Syriza — Strategy or Weakness?

Despite some appearances to the contrary, I remain hopeful that Syriza will hold firm in its resistance to austerity. It may be that the Greek government is positioning itself so that, in the event of exit, it is seen to have been forced off the euro rather than to have willingly opted out. In the event of exit, it could make a significant difference to the response of others (such as the US, the IMF, not to mention the Greek people themselves) that Syriza is seen to have been pushed into a corner, left with no choice, rather than to have been enthusiastic in any break away from the common currency.

For these reasons, it seems plausible to me that Syriza’s recent statements and actions could all be part of an effective strategy. But, equally, I can understand the fears of others that the Greek government in fact may have no effective strategy or that it may be so wedded to the idea of the common currency that ultimately it will end up folding, preferring to inflict further destructive austerity on the Greek people than to go off the euro.
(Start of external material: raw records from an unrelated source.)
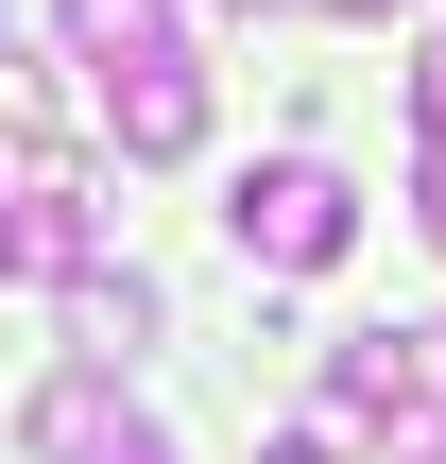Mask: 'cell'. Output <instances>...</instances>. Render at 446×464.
Masks as SVG:
<instances>
[{
  "label": "cell",
  "instance_id": "cell-1",
  "mask_svg": "<svg viewBox=\"0 0 446 464\" xmlns=\"http://www.w3.org/2000/svg\"><path fill=\"white\" fill-rule=\"evenodd\" d=\"M223 224H241V258H258V276H327V258L361 241V189H344L327 155H258V172L223 189Z\"/></svg>",
  "mask_w": 446,
  "mask_h": 464
},
{
  "label": "cell",
  "instance_id": "cell-2",
  "mask_svg": "<svg viewBox=\"0 0 446 464\" xmlns=\"http://www.w3.org/2000/svg\"><path fill=\"white\" fill-rule=\"evenodd\" d=\"M103 138H120L138 172H172V155H206V69H189V52H155V69H120V86H103Z\"/></svg>",
  "mask_w": 446,
  "mask_h": 464
},
{
  "label": "cell",
  "instance_id": "cell-3",
  "mask_svg": "<svg viewBox=\"0 0 446 464\" xmlns=\"http://www.w3.org/2000/svg\"><path fill=\"white\" fill-rule=\"evenodd\" d=\"M155 327H172V293H155V276H103V258H86V276H69V344H86V362H103V379H120V362H138V344H155Z\"/></svg>",
  "mask_w": 446,
  "mask_h": 464
},
{
  "label": "cell",
  "instance_id": "cell-4",
  "mask_svg": "<svg viewBox=\"0 0 446 464\" xmlns=\"http://www.w3.org/2000/svg\"><path fill=\"white\" fill-rule=\"evenodd\" d=\"M52 34H69V69H103V86H120V69H155V52H189V34H172V0H52Z\"/></svg>",
  "mask_w": 446,
  "mask_h": 464
},
{
  "label": "cell",
  "instance_id": "cell-5",
  "mask_svg": "<svg viewBox=\"0 0 446 464\" xmlns=\"http://www.w3.org/2000/svg\"><path fill=\"white\" fill-rule=\"evenodd\" d=\"M17 430H34V464H103V448H120V379H103V362H69Z\"/></svg>",
  "mask_w": 446,
  "mask_h": 464
},
{
  "label": "cell",
  "instance_id": "cell-6",
  "mask_svg": "<svg viewBox=\"0 0 446 464\" xmlns=\"http://www.w3.org/2000/svg\"><path fill=\"white\" fill-rule=\"evenodd\" d=\"M0 138H52V86H34V52H0Z\"/></svg>",
  "mask_w": 446,
  "mask_h": 464
},
{
  "label": "cell",
  "instance_id": "cell-7",
  "mask_svg": "<svg viewBox=\"0 0 446 464\" xmlns=\"http://www.w3.org/2000/svg\"><path fill=\"white\" fill-rule=\"evenodd\" d=\"M0 276H34V172L0 155Z\"/></svg>",
  "mask_w": 446,
  "mask_h": 464
},
{
  "label": "cell",
  "instance_id": "cell-8",
  "mask_svg": "<svg viewBox=\"0 0 446 464\" xmlns=\"http://www.w3.org/2000/svg\"><path fill=\"white\" fill-rule=\"evenodd\" d=\"M413 138H446V17H430V52H413Z\"/></svg>",
  "mask_w": 446,
  "mask_h": 464
},
{
  "label": "cell",
  "instance_id": "cell-9",
  "mask_svg": "<svg viewBox=\"0 0 446 464\" xmlns=\"http://www.w3.org/2000/svg\"><path fill=\"white\" fill-rule=\"evenodd\" d=\"M413 224H430V241H446V138H430V155H413Z\"/></svg>",
  "mask_w": 446,
  "mask_h": 464
},
{
  "label": "cell",
  "instance_id": "cell-10",
  "mask_svg": "<svg viewBox=\"0 0 446 464\" xmlns=\"http://www.w3.org/2000/svg\"><path fill=\"white\" fill-rule=\"evenodd\" d=\"M103 464H172V430H155V413H120V448H103Z\"/></svg>",
  "mask_w": 446,
  "mask_h": 464
},
{
  "label": "cell",
  "instance_id": "cell-11",
  "mask_svg": "<svg viewBox=\"0 0 446 464\" xmlns=\"http://www.w3.org/2000/svg\"><path fill=\"white\" fill-rule=\"evenodd\" d=\"M258 464H344V448H327V430H275V448H258Z\"/></svg>",
  "mask_w": 446,
  "mask_h": 464
},
{
  "label": "cell",
  "instance_id": "cell-12",
  "mask_svg": "<svg viewBox=\"0 0 446 464\" xmlns=\"http://www.w3.org/2000/svg\"><path fill=\"white\" fill-rule=\"evenodd\" d=\"M327 17H413V0H327Z\"/></svg>",
  "mask_w": 446,
  "mask_h": 464
},
{
  "label": "cell",
  "instance_id": "cell-13",
  "mask_svg": "<svg viewBox=\"0 0 446 464\" xmlns=\"http://www.w3.org/2000/svg\"><path fill=\"white\" fill-rule=\"evenodd\" d=\"M223 17H275V0H223Z\"/></svg>",
  "mask_w": 446,
  "mask_h": 464
},
{
  "label": "cell",
  "instance_id": "cell-14",
  "mask_svg": "<svg viewBox=\"0 0 446 464\" xmlns=\"http://www.w3.org/2000/svg\"><path fill=\"white\" fill-rule=\"evenodd\" d=\"M413 464H446V448H413Z\"/></svg>",
  "mask_w": 446,
  "mask_h": 464
}]
</instances>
If Syriza stands firm, Greece ultimately will benefit in my view, whether through forced exit or the gaining of significant concessions within the common currency arrangement. But will Syriza stand firm? If Syriza does happen to be pursuing good strategy, it may well be difficult to distinguish from weakness at this point. Difficult because appearing weak could be strategic or simply weakness.

I am not confident that it is the former, by any means, but simply think that we may need to see how the dust settles before evaluating the effectiveness or otherwise of Syriza’s approach to what is obviously a difficult situation.

5 thoughts on “Syriza — Strategy or Weakness?

  1. Stay strong PM Syriza , I would hate to hear Kenny saying that he took his advice

  2. Bob- IMHO that is the worst thing that Varoufakis has written. Warren Mosler has a critique of it here: Mosler trolling Varoufakis with damn good arguments.

    But otherwise I think it appears that Varoufakis had been on the side of not giving in in internal policy debates. His general strategy as Peter outlines above is and was quite sound. Michael Hudson (his counterpunch on the Delphi Declaration) considers it a success, but that many do not understand that. The problem is sticking to it now, when what YV had forecast as the most likely outcome – (>50%) – complete intransigence by the Eurocrats – is occurring. Staying on course now, resisting austerity even unto Grexit, as YV repeatedly said Greece would, contrary to many careless readings, is the tough part.

    Aside from the above & Flassbeck & Lapavitsas, IMHO the analyses of Grexit and related issues most worth considering are (unfortunately telegraphic) in papers at the Levy institute, by C. J. Polychroniou & by Papadimitriou, Nikiforos & Zezza using the Levy Institute Model for Greece (LIMG). There might be short term costs of Grexit for 6-24 months & not much reason to hope for great help from exports but contrary to YV above, that wasn’t what got Argentina out of its mess either.